Print every one of the rows below word for word, but leave the pictures out.
_ _ _ _
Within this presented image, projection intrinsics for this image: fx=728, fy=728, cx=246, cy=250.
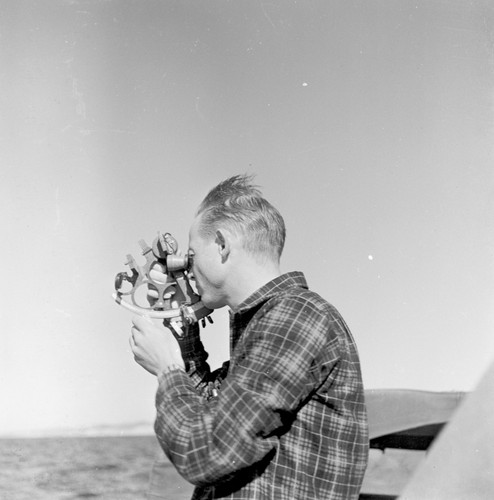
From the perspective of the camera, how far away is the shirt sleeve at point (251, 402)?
5.08ft

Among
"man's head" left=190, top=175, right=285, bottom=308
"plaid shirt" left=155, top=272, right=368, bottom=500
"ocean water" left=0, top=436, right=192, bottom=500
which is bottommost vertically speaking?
"ocean water" left=0, top=436, right=192, bottom=500

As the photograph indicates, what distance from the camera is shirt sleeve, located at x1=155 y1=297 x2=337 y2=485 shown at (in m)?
1.55

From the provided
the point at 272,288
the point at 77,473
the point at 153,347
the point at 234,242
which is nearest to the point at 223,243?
the point at 234,242

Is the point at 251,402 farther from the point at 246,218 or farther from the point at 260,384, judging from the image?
the point at 246,218

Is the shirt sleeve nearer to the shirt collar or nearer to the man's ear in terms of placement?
the shirt collar

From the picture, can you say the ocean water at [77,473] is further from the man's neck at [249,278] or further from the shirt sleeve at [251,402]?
the shirt sleeve at [251,402]

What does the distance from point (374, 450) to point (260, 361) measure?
9.43ft

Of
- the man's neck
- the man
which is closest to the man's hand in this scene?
the man

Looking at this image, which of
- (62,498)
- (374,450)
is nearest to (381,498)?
(374,450)

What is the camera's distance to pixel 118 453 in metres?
27.2

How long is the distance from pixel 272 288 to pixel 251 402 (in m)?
0.35

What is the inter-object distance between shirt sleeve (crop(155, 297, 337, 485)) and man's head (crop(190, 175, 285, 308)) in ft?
0.63

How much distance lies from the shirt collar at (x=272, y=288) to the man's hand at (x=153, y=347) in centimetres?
19

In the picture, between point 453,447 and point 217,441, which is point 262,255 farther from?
point 453,447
_ _ _ _
● TASK RESPONSE:
Within this presented image, projection intrinsics for this image: fx=728, fy=728, cx=246, cy=250.
From the perspective of the camera, how far away is the shirt sleeve at point (251, 402)?
5.08ft

Among
"man's head" left=190, top=175, right=285, bottom=308
"plaid shirt" left=155, top=272, right=368, bottom=500
"ocean water" left=0, top=436, right=192, bottom=500
which is bottommost vertically speaking?
"ocean water" left=0, top=436, right=192, bottom=500

As the photograph indicates, what distance from the camera is shirt sleeve, located at x1=155 y1=297 x2=337 y2=485 shown at (in m)?
1.55

From the provided
the point at 272,288
the point at 77,473
the point at 153,347
the point at 234,242
which is nearest to the point at 223,243?
the point at 234,242

Is the point at 251,402 farther from the point at 246,218 or farther from the point at 260,384, judging from the image?
the point at 246,218

Is the shirt sleeve nearer to the shirt collar or nearer to the man's ear in terms of placement?
the shirt collar

From the picture, can you say the ocean water at [77,473] is further from the man's neck at [249,278] or further from the shirt sleeve at [251,402]?
the shirt sleeve at [251,402]

What does the distance from point (374, 450) to point (260, 361) measure?
9.43ft

Of
- the man's neck
- the man
which is closest to the man's hand in this scene?
the man

Looking at this image, which of
- (62,498)
- (374,450)
is nearest to (381,498)?
(374,450)

What is the camera's distance to pixel 118 453 in metres?
27.2

How long is the distance from pixel 272 288 to pixel 251 402 (in m)?
0.35

What is the inter-object distance between shirt sleeve (crop(155, 297, 337, 485)) and man's head (crop(190, 175, 285, 308)) in ft?
0.63

How much distance lies from the shirt collar at (x=272, y=288) to the man's hand at (x=153, y=347) in centimetres?
19

In the picture, between point 453,447 and point 217,441, which is point 262,255 farther from?
point 453,447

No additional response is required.